Early in 2021 we started to lobby the Commission on the Creative Europe/MEDIA work programmes for 2021 and beyond. So we learned that all funding applicants will be asked to commit to promote diversity and inclusiveness (broadly intended, i.e. beyond disability) in their company strategies, and this horizontal criterion will be taken into account in the selection of the projects. To fine-tune our demands about conditionality for EU funding, though our national member organisations, we started to investigate the practices and needs of the film industry at national level on audio description. In September 2021 we had an awareness-raising campaign on Twitter about the right of access to culture under the UNCRPD. This was an opportunity to raise the visibility of our call for funding to the film industry promote audio description and audio subtitling.

The current situation

The new Creative Europe Regulation provides a good basis for our continued campaign from 2021 onward. In substance:

  • A new general clause in Article 3 of the Regulation, on the objectives of Creative Europe, says that the objectives of Creative Europe shall be pursued in a way that encourages inclusion, equality, diversity and participation; and that where appropriate, this shall be achieved through specific incentives that ensure that inter alia people with disabilities can access the culture and creative sectors, and encourage their active participation in those sectors, including both the creative process and audience development.
  • More directly related to our campaign, Annex I indicates that activities through which the MEDIA priorities should be pursued include support for subtitling, dubbing and audio description.

The first Creative Europe/MEDIA calls for proposals for 2021-2027

  • The call for proposals ‘Films on the Move’ underlines that the MEDIA strand shall provide support namely for encouraging the use of subtitling, dubbing and where applicable, audio description tools. It further indicates that “special attention will be given to applications presenting adequate strategies to ensure gender balance, inclusion, diversity and representativeness”. This counts for points in the award criteria for relevance.
  • A similar approach is taken in the calls for proposals ‘Tv and online content’ and ‘Audience Development and Film education’, albeit without explicit mention of audio description. And the call for proposals ‘Networks of European Cinemas’, among expected results, includes adjusting the business practices of European cinema theatres in terms of inclusion.
  • In June 2021, we issued a press release to welcome some progress observed in the first calls for proposals under the new Regulation. In particular we noted the underlining that the MEDIA strand shall provide support namely for encouraging the use of subtitling, dubbing and where applicable, audio description tools, and that “special attention will be given to applications presenting adequate strategies to ensure gender balance, inclusion, diversity and representativeness”.

  • A year later, in a statement of July 2022, after more careful monitoring of how the Regulation is concretely implemented, we deplored the lack of concrete incentives for audio description and audio subtitling in MEDIA funding to the film industry, or in any case of visible emphasis on making films accessible for visually impaired people. This is probably because the Creative Europe regulation does not include a legal obligation for the programme’s executive agency to have measurable goals as far as promoting inclusion is concerned, we argued.

Next steps

With our analysis we intend to contribute to the stock-taking exercise announced by the Unit of the Audiovisual Industry and Media Support Programmes at the European Commission’s DG CNNECT in view of their 2022 monitoring report. We also ask the Commission to use the opportunity of the mid-term review of the Creative Europe Regulation 2021-2027, to consider introducing some benchmarking on how MEDIA funding is used to promote inclusion, and in particular accessible films for people with visual impairment.

Exercises to complete:
A – In the Creative Europe text, write out the passage starting with "The current situation" and going on through "and audio description.", renaming "people with disabilities" to "persons with disabilities".
B – List every call for proposals that the Creative Europe text names by title.
The listing after this text isn't needed for anything here.

Data provided:
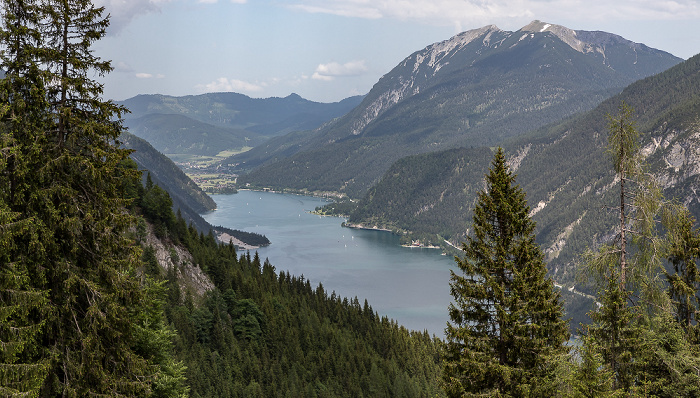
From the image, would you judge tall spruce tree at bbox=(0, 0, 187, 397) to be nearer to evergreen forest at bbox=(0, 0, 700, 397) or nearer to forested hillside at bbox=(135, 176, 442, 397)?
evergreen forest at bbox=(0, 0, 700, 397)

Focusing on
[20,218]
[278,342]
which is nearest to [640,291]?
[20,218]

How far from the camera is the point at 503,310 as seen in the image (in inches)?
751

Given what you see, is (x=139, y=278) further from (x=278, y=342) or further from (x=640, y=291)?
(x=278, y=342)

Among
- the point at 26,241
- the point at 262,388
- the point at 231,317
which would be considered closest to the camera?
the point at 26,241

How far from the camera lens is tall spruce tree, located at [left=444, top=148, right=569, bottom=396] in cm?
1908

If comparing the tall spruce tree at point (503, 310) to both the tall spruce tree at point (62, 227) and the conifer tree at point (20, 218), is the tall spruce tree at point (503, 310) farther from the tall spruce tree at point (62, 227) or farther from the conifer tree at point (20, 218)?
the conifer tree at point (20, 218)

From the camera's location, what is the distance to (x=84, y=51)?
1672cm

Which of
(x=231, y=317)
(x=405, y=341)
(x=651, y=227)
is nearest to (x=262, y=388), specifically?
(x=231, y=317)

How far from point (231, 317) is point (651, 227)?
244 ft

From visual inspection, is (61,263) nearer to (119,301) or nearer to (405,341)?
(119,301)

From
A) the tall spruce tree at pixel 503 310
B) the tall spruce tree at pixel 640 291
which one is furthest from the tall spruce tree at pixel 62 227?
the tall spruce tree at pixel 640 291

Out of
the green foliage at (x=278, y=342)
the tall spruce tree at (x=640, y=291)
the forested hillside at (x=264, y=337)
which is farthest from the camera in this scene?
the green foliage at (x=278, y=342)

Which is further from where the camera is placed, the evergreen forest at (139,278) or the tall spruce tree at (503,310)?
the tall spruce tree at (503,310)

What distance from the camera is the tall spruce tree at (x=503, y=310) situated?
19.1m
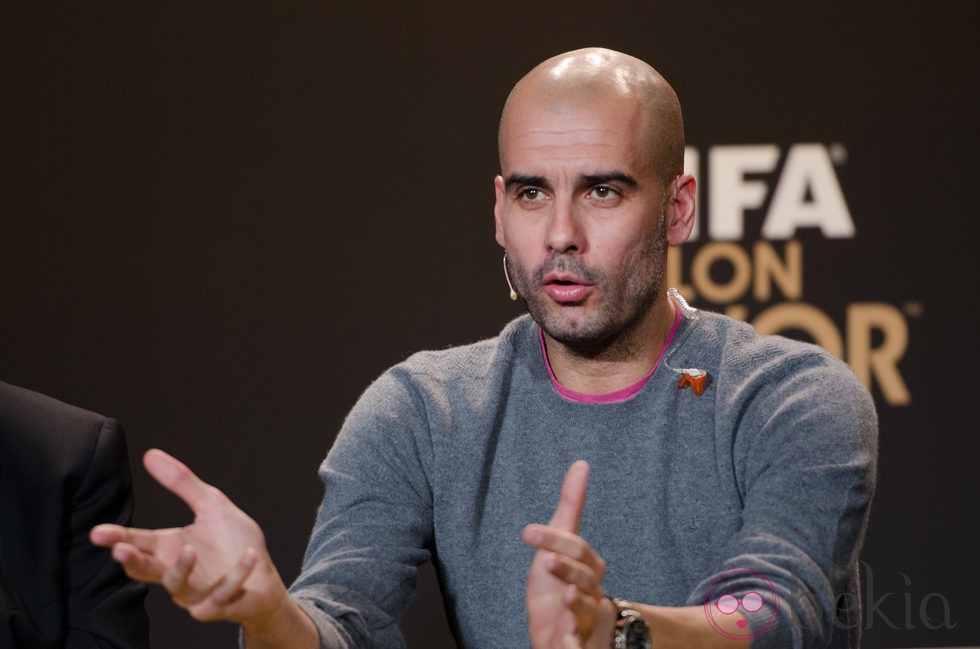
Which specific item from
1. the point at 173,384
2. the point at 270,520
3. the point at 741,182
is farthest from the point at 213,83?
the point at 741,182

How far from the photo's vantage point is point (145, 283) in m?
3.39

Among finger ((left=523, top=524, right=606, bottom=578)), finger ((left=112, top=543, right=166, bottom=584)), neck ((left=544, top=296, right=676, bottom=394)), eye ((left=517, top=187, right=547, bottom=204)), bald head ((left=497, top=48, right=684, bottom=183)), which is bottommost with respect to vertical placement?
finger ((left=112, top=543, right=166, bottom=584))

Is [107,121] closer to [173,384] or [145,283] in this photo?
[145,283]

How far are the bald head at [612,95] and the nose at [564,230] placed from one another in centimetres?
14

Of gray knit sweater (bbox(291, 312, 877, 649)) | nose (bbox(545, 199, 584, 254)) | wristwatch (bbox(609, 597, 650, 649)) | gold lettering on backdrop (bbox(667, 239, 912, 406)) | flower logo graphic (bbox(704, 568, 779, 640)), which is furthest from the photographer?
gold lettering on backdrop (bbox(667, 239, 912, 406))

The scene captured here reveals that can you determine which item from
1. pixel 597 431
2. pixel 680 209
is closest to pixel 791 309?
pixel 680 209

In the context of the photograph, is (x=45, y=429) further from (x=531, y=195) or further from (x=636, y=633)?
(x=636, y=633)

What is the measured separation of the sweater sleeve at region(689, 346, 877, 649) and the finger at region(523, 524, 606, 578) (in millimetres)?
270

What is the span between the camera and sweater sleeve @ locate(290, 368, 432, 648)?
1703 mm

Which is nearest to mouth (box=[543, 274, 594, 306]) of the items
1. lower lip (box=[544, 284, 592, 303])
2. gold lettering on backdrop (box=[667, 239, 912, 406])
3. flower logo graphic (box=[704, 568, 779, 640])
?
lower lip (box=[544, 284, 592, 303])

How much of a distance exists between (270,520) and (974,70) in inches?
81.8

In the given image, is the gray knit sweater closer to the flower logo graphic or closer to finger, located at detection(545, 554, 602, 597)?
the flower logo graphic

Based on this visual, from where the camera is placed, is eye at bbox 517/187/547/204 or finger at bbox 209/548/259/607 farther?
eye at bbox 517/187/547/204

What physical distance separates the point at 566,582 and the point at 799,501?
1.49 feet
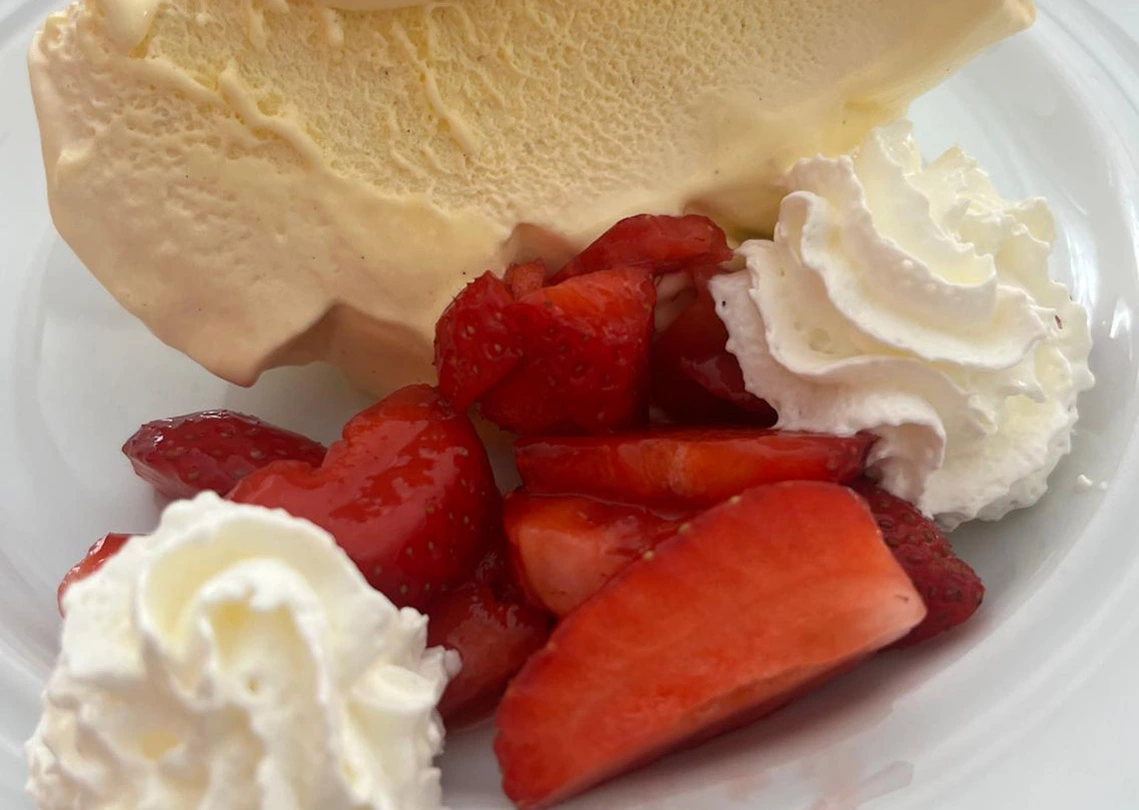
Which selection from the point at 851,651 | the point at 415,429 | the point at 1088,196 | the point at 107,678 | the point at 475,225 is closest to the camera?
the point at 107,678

* * *

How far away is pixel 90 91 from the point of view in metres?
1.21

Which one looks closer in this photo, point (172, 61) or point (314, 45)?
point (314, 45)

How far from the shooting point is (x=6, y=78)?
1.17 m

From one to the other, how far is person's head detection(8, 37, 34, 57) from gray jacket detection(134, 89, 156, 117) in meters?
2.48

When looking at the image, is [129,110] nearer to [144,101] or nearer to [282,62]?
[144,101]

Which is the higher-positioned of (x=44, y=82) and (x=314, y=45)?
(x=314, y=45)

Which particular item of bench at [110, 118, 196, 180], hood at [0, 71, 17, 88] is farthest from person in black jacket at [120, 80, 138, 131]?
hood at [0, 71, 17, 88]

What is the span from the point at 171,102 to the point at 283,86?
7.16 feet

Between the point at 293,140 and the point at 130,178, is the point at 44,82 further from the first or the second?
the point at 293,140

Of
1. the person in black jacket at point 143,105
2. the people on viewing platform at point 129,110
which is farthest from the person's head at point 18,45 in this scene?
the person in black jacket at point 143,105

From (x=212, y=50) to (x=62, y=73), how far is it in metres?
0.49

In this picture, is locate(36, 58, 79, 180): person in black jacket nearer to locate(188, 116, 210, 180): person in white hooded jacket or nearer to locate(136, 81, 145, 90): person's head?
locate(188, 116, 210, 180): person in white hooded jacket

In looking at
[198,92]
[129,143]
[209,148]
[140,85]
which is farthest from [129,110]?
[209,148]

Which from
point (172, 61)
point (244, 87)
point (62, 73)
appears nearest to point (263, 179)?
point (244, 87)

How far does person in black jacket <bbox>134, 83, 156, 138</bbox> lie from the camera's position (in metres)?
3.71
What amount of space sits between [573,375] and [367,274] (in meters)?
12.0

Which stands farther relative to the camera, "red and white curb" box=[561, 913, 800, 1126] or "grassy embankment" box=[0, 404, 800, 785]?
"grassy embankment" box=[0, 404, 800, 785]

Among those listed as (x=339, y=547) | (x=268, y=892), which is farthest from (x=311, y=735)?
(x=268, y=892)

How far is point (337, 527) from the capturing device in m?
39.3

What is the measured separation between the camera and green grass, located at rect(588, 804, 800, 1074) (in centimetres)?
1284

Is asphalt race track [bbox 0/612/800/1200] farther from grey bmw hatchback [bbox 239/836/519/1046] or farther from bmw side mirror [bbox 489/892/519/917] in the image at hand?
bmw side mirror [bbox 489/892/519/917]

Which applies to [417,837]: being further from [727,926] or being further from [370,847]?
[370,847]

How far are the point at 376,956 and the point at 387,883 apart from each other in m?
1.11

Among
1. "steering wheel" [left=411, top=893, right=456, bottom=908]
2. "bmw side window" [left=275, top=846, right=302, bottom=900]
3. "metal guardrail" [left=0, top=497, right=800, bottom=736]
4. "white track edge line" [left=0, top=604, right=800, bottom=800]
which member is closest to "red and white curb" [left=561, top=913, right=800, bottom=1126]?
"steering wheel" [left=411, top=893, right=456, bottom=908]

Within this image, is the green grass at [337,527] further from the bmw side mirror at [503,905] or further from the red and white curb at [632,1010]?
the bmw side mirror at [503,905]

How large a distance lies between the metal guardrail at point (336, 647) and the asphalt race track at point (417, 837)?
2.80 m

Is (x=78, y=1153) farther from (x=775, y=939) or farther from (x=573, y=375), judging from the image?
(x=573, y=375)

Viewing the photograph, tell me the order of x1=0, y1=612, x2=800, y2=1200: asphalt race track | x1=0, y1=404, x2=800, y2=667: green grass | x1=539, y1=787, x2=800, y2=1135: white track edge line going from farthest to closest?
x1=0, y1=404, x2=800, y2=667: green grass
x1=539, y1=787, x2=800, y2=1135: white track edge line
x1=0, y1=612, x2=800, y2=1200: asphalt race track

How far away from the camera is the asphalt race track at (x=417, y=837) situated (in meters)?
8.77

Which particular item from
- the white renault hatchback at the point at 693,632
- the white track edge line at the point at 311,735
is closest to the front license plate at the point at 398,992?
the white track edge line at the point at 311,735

Solution set:
A –
The current situation

The new Creative Europe Regulation provides a good basis for our continued campaign from 2021 onward. In substance:

  • A new general clause in Article 3 of the Regulation, on the objectives of Creative Europe, says that the objectives of Creative Europe shall be pursued in a way that encourages inclusion, equality, diversity and participation; and that where appropriate, this shall be achieved through specific incentives that ensure that inter alia persons with disabilities can access the culture and creative sectors, and encourage their active participation in those sectors, including both the creative process and audience development.
  • More directly related to our campaign, Annex I indicates that activities through which the MEDIA priorities should be pursued include support for subtitling, dubbing and audio description.

B –
- Films on the Move
- Tv and online content
- Audience Development and Film education
- Networks of European Cinemas